WHAT IS BEING ASKED » Keeping every word in place, write out the entries that come next.

Stored data
===============

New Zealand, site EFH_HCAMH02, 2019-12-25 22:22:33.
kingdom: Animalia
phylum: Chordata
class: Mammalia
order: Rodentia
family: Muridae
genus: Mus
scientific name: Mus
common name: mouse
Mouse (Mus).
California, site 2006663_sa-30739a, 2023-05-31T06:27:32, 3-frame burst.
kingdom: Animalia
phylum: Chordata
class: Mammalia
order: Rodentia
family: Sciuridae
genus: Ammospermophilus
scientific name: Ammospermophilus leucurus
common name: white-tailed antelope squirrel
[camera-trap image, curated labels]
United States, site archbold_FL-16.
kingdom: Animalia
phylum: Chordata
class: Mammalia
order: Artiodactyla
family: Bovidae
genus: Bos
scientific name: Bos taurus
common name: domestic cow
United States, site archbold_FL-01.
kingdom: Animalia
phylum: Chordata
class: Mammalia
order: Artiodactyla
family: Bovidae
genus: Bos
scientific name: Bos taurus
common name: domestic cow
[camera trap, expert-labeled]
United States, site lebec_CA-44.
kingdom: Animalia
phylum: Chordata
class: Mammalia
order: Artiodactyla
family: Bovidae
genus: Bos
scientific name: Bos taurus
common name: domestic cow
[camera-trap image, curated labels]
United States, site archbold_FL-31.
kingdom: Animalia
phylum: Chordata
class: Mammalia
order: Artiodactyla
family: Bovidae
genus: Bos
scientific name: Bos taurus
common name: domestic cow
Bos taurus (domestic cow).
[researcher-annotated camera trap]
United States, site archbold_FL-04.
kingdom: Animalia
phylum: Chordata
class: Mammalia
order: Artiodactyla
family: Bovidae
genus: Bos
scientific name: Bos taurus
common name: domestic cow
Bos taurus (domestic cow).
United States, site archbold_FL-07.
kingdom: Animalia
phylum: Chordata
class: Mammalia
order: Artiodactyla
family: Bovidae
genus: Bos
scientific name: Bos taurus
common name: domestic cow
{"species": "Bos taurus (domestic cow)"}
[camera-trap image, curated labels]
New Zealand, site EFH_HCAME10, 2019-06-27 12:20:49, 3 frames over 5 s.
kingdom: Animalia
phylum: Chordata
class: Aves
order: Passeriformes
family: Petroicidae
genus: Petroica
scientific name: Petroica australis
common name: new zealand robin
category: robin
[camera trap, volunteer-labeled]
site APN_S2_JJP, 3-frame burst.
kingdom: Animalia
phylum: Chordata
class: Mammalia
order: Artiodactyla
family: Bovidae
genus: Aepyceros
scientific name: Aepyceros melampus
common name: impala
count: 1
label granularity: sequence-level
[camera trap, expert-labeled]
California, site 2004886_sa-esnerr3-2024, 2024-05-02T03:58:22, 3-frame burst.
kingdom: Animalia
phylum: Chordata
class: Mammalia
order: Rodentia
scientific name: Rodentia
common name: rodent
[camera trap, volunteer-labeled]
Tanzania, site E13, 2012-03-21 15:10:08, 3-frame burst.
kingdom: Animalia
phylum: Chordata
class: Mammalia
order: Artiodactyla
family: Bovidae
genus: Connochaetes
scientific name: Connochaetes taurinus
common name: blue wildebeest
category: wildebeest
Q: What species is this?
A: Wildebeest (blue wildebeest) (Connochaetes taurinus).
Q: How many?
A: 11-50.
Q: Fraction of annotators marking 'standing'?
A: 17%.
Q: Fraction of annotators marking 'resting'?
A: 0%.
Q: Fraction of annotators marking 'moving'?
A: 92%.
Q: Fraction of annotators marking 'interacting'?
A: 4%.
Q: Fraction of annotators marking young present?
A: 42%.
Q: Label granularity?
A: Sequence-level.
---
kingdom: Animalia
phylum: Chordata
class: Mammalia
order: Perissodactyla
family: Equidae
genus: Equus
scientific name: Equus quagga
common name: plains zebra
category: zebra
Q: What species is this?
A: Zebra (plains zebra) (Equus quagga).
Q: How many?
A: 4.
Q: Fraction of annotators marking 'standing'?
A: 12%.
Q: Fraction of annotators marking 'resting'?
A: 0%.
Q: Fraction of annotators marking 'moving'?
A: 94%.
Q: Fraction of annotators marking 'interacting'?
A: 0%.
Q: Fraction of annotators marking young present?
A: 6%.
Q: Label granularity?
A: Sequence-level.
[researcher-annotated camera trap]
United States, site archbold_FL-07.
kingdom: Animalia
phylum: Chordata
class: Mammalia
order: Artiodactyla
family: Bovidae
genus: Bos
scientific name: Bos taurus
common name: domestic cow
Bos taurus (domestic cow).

===============

RESPONSE AREA »
New Zealand, site EFH_HCAMH02, 2019-12-25 22:22:33.
kingdom: Animalia
phylum: Chordata
class: Mammalia
order: Rodentia
family: Muridae
genus: Mus
scientific name: Mus
common name: mouse
Mouse (Mus).
California, site 2006663_sa-30739a, 2023-05-31T06:27:32, 3-frame burst.
kingdom: Animalia
phylum: Chordata
class: Mammalia
order: Rodentia
family: Sciuridae
genus: Ammospermophilus
scientific name: Ammospermophilus leucurus
common name: white-tailed antelope squirrel
[camera-trap image, curated labels]
United States, site archbold_FL-16.
kingdom: Animalia
phylum: Chordata
class: Mammalia
order: Artiodactyla
family: Bovidae
genus: Bos
scientific name: Bos taurus
common name: domestic cow
United States, site archbold_FL-01.
kingdom: Animalia
phylum: Chordata
class: Mammalia
order: Artiodactyla
family: Bovidae
genus: Bos
scientific name: Bos taurus
common name: domestic cow
[camera trap, expert-labeled]
United States, site lebec_CA-44.
kingdom: Animalia
phylum: Chordata
class: Mammalia
order: Artiodactyla
family: Bovidae
genus: Bos
scientific name: Bos taurus
common name: domestic cow
[camera-trap image, curated labels]
United States, site archbold_FL-31.
kingdom: Animalia
phylum: Chordata
class: Mammalia
order: Artiodactyla
family: Bovidae
genus: Bos
scientific name: Bos taurus
common name: domestic cow
Bos taurus (domestic cow).
[researcher-annotated camera trap]
United States, site archbold_FL-04.
kingdom: Animalia
phylum: Chordata
class: Mammalia
order: Artiodactyla
family: Bovidae
genus: Bos
scientific name: Bos taurus
common name: domestic cow
Bos taurus (domestic cow).
United States, site archbold_FL-07.
kingdom: Animalia
phylum: Chordata
class: Mammalia
order: Artiodactyla
family: Bovidae
genus: Bos
scientific name: Bos taurus
common name: domestic cow
{"species": "Bos taurus (domestic cow)"}
[camera-trap image, curated labels]
New Zealand, site EFH_HCAME10, 2019-06-27 12:20:49, 3 frames over 5 s.
kingdom: Animalia
phylum: Chordata
class: Aves
order: Passeriformes
family: Petroicidae
genus: Petroica
scientific name: Petroica australis
common name: new zealand robin
category: robin
[camera trap, volunteer-labeled]
site APN_S2_JJP, 3-frame burst.
kingdom: Animalia
phylum: Chordata
class: Mammalia
order: Artiodactyla
family: Bovidae
genus: Aepyceros
scientific name: Aepyceros melampus
common name: impala
count: 1
label granularity: sequence-level
[camera trap, expert-labeled]
California, site 2004886_sa-esnerr3-2024, 2024-05-02T03:58:22, 3-frame burst.
kingdom: Animalia
phylum: Chordata
class: Mammalia
order: Rodentia
scientific name: Rodentia
common name: rodent
[camera trap, volunteer-labeled]
Tanzania, site E13, 2012-03-21 15:10:08, 3-frame burst.
kingdom: Animalia
phylum: Chordata
class: Mammalia
order: Artiodactyla
family: Bovidae
genus: Connochaetes
scientific name: Connochaetes taurinus
common name: blue wildebeest
category: wildebeest
Q: What species is this?
A: Wildebeest (blue wildebeest) (Connochaetes taurinus).
Q: How many?
A: 11-50.
Q: Fraction of annotators marking 'standing'?
A: 17%.
Q: Fraction of annotators marking 'resting'?
A: 0%.
Q: Fraction of annotators marking 'moving'?
A: 92%.
Q: Fraction of annotators marking 'interacting'?
A: 4%.
Q: Fraction of annotators marking young present?
A: 42%.
Q: Label granularity?
A: Sequence-level.
---
kingdom: Animalia
phylum: Chordata
class: Mammalia
order: Perissodactyla
family: Equidae
genus: Equus
scientific name: Equus quagga
common name: plains zebra
category: zebra
Q: What species is this?
A: Zebra (plains zebra) (Equus quagga).
Q: How many?
A: 4.
Q: Fraction of annotators marking 'standing'?
A: 12%.
Q: Fraction of annotators marking 'resting'?
A: 0%.
Q: Fraction of annotators marking 'moving'?
A: 94%.
Q: Fraction of annotators marking 'interacting'?
A: 0%.
Q: Fraction of annotators marking young present?
A: 6%.
Q: Label granularity?
A: Sequence-level.
[researcher-annotated camera trap]
United States, site archbold_FL-07.
kingdom: Animalia
phylum: Chordata
class: Mammalia
order: Artiodactyla
family: Bovidae
genus: Bos
scientific name: Bos taurus
common name: domestic cow
Bos taurus (domestic cow).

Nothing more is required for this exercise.